**Directions:** According to the HAProxy setup page, on which port does the frontend named http-in run?

— Start Given text —

Load Balancer Setup with HAProxy

Warning

For all the links of this training to work correctly, you have to disable the URL parameters encryption under Security –> Settings.

Unselect the Encrypt web admin URL parameters option and Save

To install the HAProxy on an ubuntu server use the apt-get command:

sudo apt-get install haproxy

We need to enable HAProxy to be started by the init script:

sudo nano /etc/default/haproxy

Set the ENABLED option to 1:

ENABLED=1

To check if this change is done properly execute the init script of HAProxy without any parameters. You should see the following:

sudo service haproxy
Usage: /etc/init.d/haproxy {start|stop|reload|restart|status}

Now create and edit a new configuration file:

sudo nano /etc/haproxy/haproxy.cfg
In the proposed configuration we provide a single frontend called (http-in) on the port 88 which will proxy 2 different backends:
  1. geoserver Is the default backend and will serve requests using a roundrobin algorithm to balance the OGC requests between all the available tomcat instances.
  2. geoserver_adm Is used to serve administration requests to geoserver (via gui or REST)

— End Given text —
— Start Material supplied —

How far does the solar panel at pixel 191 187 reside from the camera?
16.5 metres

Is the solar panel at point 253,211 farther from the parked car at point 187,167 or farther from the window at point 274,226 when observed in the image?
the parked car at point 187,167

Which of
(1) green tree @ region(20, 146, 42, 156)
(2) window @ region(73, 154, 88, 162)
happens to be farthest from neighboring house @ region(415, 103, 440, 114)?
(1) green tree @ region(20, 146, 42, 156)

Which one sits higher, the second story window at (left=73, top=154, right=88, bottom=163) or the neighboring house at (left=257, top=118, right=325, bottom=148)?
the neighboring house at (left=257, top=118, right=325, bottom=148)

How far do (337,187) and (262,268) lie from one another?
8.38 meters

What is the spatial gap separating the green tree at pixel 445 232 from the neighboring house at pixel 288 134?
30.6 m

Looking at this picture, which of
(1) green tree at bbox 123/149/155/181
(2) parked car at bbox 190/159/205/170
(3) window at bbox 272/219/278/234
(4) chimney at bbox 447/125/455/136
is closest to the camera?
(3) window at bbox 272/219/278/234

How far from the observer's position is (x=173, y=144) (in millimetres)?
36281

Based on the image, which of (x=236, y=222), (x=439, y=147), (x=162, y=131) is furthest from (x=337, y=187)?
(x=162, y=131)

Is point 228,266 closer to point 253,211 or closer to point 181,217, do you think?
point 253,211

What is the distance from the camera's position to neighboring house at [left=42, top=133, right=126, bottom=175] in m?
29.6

— End Material supplied —

**Task answer:** Port 88.